The thing was massive. It had at least a 10-foot face and I was paddling up it, trying to get out the back to the relative safety of the open ocean and away from the impact zone. I was about halfway up the face and I was stranded. I wasn’t ever going to make it. As it began to break, I knew I was going with it but having no experience of that type of power before I stayed on my board and closed my eyes. As I held my breath, it happened.

At first it was quiet and strangely peaceful, like I was floating backward through the air. I wasn’t. I was going backward, headfirst, upside down on my board, and in the lip of a 10-foot wave. As I penetrated the water it was like getting hit by a big rig truck from two directions. But then it happened again. I was going up over the waterfall again, this time underwater. And this time I got pushed down hard. It was absolute mayhem and violence. I was tumbling every which way like a piece of lint in a washing machine. It was pitch dark and I didn’t know which way was up. The force and and power of the turbulence was like nothing else I have felt but that wasn’t the worst part. The worst part was the complete powerlessness I felt as I was flailing, my arms trying to somehow swim out of this nightmare. The panic was starting to set in. How long is this going to last. I can’t hold my breath much longer and, oh yeah, I can’t swim. At least I have my board to help me float. As the terror began to end, I started swimming for the surface only to hit the ocean floor. I was swimming the wrong direction. I was so disoriented. I turned around and made it to the surface as the brightness hit me like someone had switched on a light in the middle of the dark night and woke me up. I looked down to see a small tear in my suit. I summarized that at some point my board had hit me fin first and cut my leg. Speaking of boards, where was mine?
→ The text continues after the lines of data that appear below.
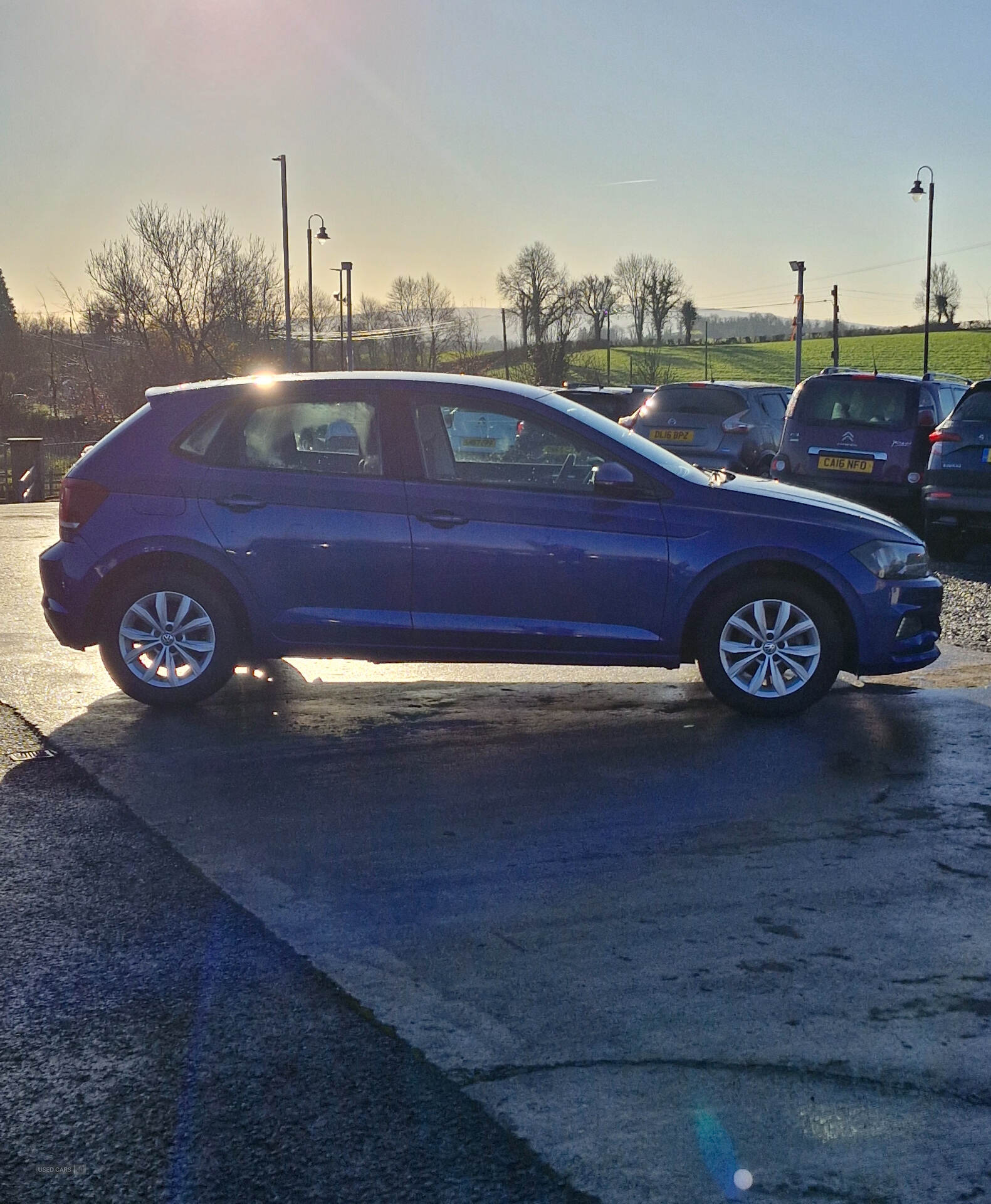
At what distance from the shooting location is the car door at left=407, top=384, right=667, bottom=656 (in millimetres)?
6676

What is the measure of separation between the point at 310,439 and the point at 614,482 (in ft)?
5.11

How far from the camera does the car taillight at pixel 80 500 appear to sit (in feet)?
22.9

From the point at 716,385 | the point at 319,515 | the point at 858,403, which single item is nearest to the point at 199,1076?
the point at 319,515

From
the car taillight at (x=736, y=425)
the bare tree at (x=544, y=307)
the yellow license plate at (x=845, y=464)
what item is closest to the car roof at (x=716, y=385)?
the car taillight at (x=736, y=425)

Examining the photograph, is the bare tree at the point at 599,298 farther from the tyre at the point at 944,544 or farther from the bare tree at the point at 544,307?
the tyre at the point at 944,544

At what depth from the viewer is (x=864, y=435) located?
14.8 meters

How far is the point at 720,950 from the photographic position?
391 cm

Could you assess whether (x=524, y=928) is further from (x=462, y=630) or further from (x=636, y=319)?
(x=636, y=319)

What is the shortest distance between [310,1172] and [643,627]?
423 cm

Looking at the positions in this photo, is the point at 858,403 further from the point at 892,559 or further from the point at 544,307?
the point at 544,307

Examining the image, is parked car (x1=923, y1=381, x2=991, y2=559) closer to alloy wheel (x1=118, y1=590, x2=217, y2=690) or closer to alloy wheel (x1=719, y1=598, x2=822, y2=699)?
alloy wheel (x1=719, y1=598, x2=822, y2=699)

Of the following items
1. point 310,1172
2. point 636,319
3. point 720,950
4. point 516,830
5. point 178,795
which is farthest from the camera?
point 636,319

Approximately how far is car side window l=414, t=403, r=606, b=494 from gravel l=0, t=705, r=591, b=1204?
2950 mm

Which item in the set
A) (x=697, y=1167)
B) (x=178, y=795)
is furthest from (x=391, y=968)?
(x=178, y=795)
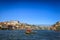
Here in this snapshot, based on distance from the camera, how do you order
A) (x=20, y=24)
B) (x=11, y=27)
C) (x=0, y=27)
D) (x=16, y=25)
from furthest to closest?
1. (x=20, y=24)
2. (x=16, y=25)
3. (x=11, y=27)
4. (x=0, y=27)

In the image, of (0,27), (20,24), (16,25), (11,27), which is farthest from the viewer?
Answer: (20,24)

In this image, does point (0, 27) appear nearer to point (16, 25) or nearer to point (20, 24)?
point (16, 25)

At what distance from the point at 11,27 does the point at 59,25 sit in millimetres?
22603

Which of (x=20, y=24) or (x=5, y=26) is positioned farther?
(x=20, y=24)

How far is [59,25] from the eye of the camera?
94062 millimetres

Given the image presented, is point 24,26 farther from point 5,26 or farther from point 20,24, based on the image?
point 5,26

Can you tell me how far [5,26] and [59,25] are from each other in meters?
25.4

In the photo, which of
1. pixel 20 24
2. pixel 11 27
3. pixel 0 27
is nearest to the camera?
pixel 0 27

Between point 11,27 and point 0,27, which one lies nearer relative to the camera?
point 0,27

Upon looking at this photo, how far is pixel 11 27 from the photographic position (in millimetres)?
89062

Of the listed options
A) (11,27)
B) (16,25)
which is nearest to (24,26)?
(16,25)

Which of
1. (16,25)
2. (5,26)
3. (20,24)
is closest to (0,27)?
(5,26)

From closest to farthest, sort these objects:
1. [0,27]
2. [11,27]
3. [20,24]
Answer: [0,27]
[11,27]
[20,24]

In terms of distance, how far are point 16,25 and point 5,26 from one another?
11.1 metres
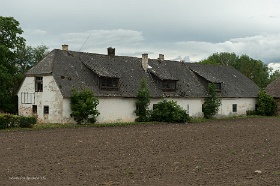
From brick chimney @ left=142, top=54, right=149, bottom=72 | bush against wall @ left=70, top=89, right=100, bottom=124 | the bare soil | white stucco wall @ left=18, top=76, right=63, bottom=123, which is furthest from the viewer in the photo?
brick chimney @ left=142, top=54, right=149, bottom=72

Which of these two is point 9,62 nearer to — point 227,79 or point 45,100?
point 45,100

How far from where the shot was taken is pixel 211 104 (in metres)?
42.0

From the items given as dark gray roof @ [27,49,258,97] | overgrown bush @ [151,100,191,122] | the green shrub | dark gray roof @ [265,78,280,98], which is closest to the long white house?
dark gray roof @ [27,49,258,97]

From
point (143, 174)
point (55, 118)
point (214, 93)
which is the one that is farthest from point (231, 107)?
point (143, 174)

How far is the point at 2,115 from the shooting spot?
27.9 m

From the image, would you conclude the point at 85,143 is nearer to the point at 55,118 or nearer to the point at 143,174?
the point at 143,174

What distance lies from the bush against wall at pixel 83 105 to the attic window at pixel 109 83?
3.01m

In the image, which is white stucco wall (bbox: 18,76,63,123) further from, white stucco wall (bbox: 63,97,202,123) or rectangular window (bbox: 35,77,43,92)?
white stucco wall (bbox: 63,97,202,123)

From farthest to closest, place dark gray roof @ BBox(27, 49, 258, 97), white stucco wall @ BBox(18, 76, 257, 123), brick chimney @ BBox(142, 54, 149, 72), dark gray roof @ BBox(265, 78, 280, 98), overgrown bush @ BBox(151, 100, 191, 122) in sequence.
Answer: dark gray roof @ BBox(265, 78, 280, 98) → brick chimney @ BBox(142, 54, 149, 72) → overgrown bush @ BBox(151, 100, 191, 122) → dark gray roof @ BBox(27, 49, 258, 97) → white stucco wall @ BBox(18, 76, 257, 123)

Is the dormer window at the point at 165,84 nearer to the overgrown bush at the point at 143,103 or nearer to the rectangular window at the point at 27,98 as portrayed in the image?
the overgrown bush at the point at 143,103

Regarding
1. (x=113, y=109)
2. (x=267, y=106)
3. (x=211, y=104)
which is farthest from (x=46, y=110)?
(x=267, y=106)

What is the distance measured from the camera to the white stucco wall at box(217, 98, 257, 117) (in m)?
44.5

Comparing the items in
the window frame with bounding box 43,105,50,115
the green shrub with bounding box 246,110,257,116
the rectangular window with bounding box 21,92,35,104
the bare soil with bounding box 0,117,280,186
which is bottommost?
the bare soil with bounding box 0,117,280,186

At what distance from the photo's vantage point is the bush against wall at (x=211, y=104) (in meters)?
42.1
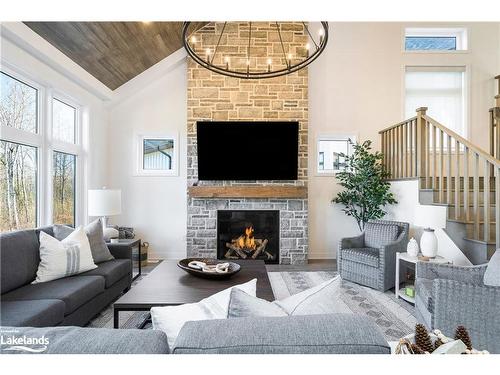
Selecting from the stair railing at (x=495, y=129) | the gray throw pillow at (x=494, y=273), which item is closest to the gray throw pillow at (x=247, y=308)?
the gray throw pillow at (x=494, y=273)

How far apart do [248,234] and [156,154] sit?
2185 millimetres

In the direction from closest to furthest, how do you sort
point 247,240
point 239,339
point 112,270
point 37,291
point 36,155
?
point 239,339
point 37,291
point 112,270
point 36,155
point 247,240

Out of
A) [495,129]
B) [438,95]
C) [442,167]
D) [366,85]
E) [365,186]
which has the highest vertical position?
[366,85]

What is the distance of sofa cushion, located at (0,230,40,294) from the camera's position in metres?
2.19

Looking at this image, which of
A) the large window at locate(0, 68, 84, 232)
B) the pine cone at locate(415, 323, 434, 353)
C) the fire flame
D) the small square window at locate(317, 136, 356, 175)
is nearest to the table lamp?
the large window at locate(0, 68, 84, 232)

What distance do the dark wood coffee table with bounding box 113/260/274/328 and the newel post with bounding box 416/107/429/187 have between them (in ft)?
9.12

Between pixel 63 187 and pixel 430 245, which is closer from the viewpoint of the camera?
pixel 430 245

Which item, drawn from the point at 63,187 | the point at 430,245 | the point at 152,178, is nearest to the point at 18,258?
the point at 63,187

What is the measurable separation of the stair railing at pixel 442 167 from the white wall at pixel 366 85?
55cm

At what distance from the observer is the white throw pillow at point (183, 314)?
3.36ft

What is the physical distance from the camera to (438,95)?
5246 millimetres

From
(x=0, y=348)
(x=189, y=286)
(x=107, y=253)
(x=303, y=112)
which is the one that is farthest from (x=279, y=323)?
(x=303, y=112)

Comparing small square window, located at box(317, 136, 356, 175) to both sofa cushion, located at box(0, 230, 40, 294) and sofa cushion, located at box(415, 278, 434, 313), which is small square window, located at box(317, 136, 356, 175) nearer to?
sofa cushion, located at box(415, 278, 434, 313)

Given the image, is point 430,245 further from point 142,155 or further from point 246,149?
point 142,155
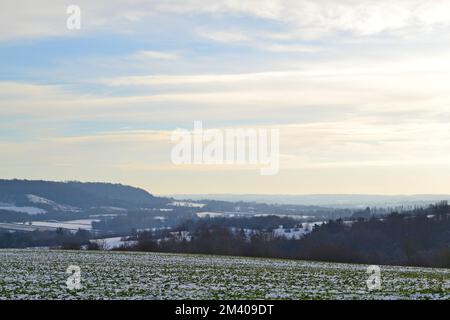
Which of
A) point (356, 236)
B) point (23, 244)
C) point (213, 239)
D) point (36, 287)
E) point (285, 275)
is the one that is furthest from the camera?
point (23, 244)

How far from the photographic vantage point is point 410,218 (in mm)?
148750

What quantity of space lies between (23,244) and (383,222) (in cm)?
8752

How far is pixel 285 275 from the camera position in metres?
41.2

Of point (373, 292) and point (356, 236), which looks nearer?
point (373, 292)

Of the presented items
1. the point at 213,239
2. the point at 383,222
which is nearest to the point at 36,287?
the point at 213,239
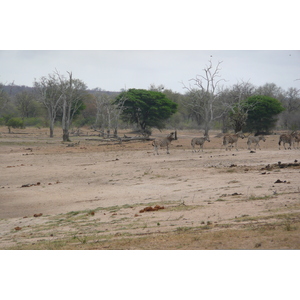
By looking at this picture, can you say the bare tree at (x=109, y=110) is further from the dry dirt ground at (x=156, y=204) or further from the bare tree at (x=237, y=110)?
the dry dirt ground at (x=156, y=204)

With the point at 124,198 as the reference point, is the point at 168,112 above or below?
above

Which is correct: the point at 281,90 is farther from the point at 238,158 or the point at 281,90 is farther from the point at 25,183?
the point at 25,183

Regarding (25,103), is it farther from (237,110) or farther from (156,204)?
(156,204)

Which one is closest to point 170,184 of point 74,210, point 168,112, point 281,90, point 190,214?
point 74,210

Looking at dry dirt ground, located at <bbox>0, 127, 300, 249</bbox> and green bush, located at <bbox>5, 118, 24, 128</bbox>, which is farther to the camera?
green bush, located at <bbox>5, 118, 24, 128</bbox>

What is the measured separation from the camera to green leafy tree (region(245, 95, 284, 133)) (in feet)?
145

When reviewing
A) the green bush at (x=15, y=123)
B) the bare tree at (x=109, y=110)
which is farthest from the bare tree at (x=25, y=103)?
the bare tree at (x=109, y=110)

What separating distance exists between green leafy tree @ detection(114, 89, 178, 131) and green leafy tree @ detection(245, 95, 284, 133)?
30.2 feet

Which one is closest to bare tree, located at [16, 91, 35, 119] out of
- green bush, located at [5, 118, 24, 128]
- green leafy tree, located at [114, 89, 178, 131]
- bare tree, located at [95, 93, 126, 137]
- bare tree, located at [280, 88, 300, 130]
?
green bush, located at [5, 118, 24, 128]

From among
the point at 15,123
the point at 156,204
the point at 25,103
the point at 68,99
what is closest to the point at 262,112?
the point at 68,99

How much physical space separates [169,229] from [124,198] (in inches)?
158

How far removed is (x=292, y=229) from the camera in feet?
21.7

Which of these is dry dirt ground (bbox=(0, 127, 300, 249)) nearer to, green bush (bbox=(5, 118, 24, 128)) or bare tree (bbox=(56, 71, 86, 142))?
bare tree (bbox=(56, 71, 86, 142))
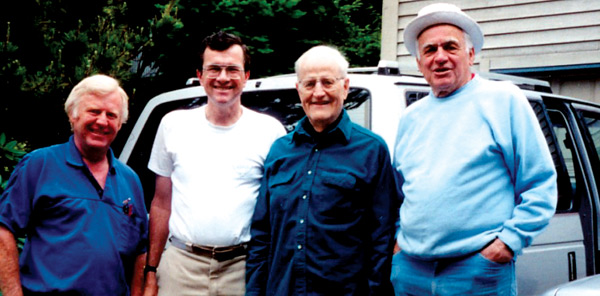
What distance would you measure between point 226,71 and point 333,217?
0.88 m

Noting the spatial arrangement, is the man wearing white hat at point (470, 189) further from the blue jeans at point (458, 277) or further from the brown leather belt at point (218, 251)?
the brown leather belt at point (218, 251)

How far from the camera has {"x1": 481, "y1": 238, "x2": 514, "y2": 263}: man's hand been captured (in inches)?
98.3

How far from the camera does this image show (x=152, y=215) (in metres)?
3.17

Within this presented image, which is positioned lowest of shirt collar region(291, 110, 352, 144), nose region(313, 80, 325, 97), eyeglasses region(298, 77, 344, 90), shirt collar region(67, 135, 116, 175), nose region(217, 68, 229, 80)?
shirt collar region(67, 135, 116, 175)

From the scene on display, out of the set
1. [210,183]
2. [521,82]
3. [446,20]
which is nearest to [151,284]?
[210,183]

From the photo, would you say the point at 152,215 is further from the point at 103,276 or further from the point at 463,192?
the point at 463,192

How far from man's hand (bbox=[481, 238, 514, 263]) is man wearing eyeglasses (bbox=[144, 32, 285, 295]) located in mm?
1033

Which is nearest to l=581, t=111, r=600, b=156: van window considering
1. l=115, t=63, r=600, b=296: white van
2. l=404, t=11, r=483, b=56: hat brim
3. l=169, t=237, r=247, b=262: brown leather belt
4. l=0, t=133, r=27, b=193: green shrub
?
l=115, t=63, r=600, b=296: white van

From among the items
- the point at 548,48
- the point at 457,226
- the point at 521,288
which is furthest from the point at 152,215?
the point at 548,48

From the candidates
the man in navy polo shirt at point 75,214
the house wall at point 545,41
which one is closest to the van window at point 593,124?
the house wall at point 545,41

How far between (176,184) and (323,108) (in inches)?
30.5

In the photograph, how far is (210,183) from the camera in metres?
2.98

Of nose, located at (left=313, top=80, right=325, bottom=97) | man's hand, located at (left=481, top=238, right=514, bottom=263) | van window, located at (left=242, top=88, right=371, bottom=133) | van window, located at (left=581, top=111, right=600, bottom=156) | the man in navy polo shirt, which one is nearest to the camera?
man's hand, located at (left=481, top=238, right=514, bottom=263)

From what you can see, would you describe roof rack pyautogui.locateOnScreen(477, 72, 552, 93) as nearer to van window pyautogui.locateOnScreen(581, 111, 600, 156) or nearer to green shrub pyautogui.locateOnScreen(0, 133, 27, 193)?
van window pyautogui.locateOnScreen(581, 111, 600, 156)
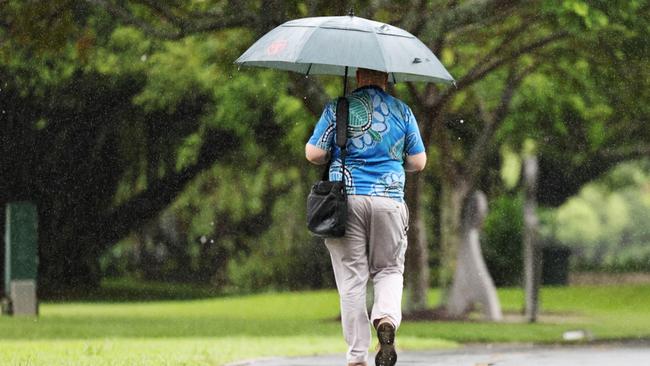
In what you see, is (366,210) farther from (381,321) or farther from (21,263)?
(21,263)

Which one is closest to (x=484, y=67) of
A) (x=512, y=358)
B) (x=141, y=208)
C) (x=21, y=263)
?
(x=21, y=263)

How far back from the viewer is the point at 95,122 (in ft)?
101

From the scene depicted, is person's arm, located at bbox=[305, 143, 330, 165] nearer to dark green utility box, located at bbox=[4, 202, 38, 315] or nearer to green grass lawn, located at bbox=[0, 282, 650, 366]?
green grass lawn, located at bbox=[0, 282, 650, 366]

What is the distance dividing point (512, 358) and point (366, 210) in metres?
4.75

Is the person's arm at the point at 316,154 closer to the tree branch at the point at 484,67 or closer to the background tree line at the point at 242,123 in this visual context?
the background tree line at the point at 242,123

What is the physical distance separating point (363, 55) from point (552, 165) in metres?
26.5

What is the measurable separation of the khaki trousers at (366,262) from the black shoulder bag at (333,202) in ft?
0.30

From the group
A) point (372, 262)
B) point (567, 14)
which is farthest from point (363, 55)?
point (567, 14)

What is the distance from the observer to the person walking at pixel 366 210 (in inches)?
311

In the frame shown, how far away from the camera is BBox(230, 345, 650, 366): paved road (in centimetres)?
1152

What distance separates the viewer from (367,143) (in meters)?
7.99

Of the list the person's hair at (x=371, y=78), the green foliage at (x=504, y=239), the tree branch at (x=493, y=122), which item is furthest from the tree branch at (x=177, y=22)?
the green foliage at (x=504, y=239)

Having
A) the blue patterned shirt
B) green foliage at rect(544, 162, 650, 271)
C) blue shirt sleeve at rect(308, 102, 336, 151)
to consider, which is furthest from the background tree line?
blue shirt sleeve at rect(308, 102, 336, 151)

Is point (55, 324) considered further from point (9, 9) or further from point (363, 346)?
point (363, 346)
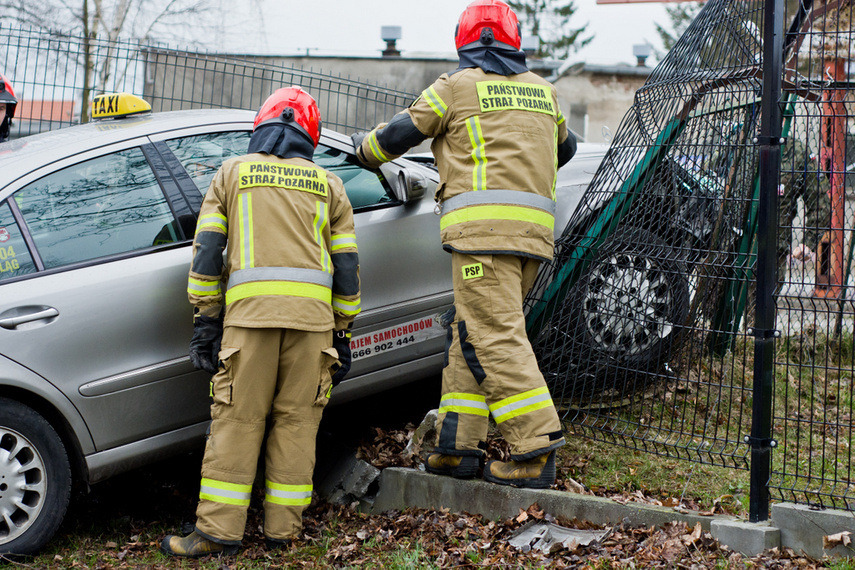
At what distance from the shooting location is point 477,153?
3.69 metres

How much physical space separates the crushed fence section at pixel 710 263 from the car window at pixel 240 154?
1022 mm

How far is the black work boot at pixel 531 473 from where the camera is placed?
3607 mm

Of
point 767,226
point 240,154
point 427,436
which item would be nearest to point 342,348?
point 427,436

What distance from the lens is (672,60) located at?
428 cm

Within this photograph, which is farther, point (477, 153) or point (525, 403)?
point (477, 153)

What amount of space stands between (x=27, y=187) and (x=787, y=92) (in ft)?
9.81

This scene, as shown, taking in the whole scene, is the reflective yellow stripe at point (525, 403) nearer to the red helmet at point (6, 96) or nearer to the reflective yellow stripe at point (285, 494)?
the reflective yellow stripe at point (285, 494)

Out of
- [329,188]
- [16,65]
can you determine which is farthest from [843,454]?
[16,65]

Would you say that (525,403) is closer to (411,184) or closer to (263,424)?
(263,424)

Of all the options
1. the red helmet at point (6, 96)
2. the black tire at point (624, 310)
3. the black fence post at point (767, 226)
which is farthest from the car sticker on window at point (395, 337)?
the red helmet at point (6, 96)

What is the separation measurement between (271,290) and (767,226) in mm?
1940

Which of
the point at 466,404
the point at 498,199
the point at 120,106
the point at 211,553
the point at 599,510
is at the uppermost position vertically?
the point at 120,106

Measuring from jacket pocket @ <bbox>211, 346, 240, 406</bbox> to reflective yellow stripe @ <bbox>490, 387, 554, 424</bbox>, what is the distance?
1.14m

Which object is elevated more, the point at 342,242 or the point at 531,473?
the point at 342,242
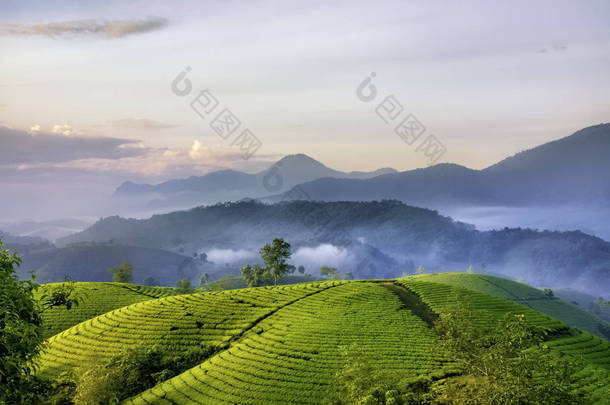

I pulled on my leash only to feel no weight on the other end. The leash had snapped and the board was gone. Panic began to set in again. I had to get to the beach. I looked up and saw Nick in the shallows. He had taken a fair beating also and was heading for safety. I turned the other direction to see another monster wave crashing about 15 yards behind me. Time to learn to swim.

Somehow I made it back to the beach. I think the waves did most of the work by washing me ashore like a bit of driftwood while my doggy paddle did the rest.

I was lucky that day. I think every surfer can tell a story like mine where we’ve found ourselves in over our heads. We all have that horrific wipeout. In fact, I have had numerous in the years since but I did learn to swim after the fact. It comes down to how one processes those experiences in time. Scary wipeouts can help or hinder your surfing, depending on how you look at them.

There was no shame in walking back up the beach that day with Nick. We felt great. We’d forged a bond in survival. We were gratified with a sense of perseverance. It was a case of losing the battle but not the war. We would learn from that defeat and we would be back to fight another day. That fear had turned to fuel.

Fear has a part to play in dictating the way everyone surfs. Whether you are a beginner or Kelly Slater, we all get scared out there. Let us never forget that the ocean is a dominant force in our world. She has moods, she can be friendly, playful, grumpy or angry. Her moods can change in an instant and we should never get complacent or underestimate her. 15 years later and I feel a little more comfortable in larger surf than I did that day.

Every surfer experiences the exact same emotions and feelings during a session. It may be on a different level, but the emotion is the same. The beginner feels the exact same emotion on a two-foot wave as the pro charging 10-foot Pipe. We also feel the same fear. The only thing that changes is our tolerance level, the amount of chemicals released in our brains, and our perceptions of the situation. When you first start paddling out as a beginner, a two-foot wave can be intimidating. We fear the unknown. Once you ride enough two-foot waves, they become fun. Next, a three or four-foot wave becomes intimidating until you experience and conquer them. In the end, consistent progression is the key to conquering your fears. Get out there, be smart, and push your limits.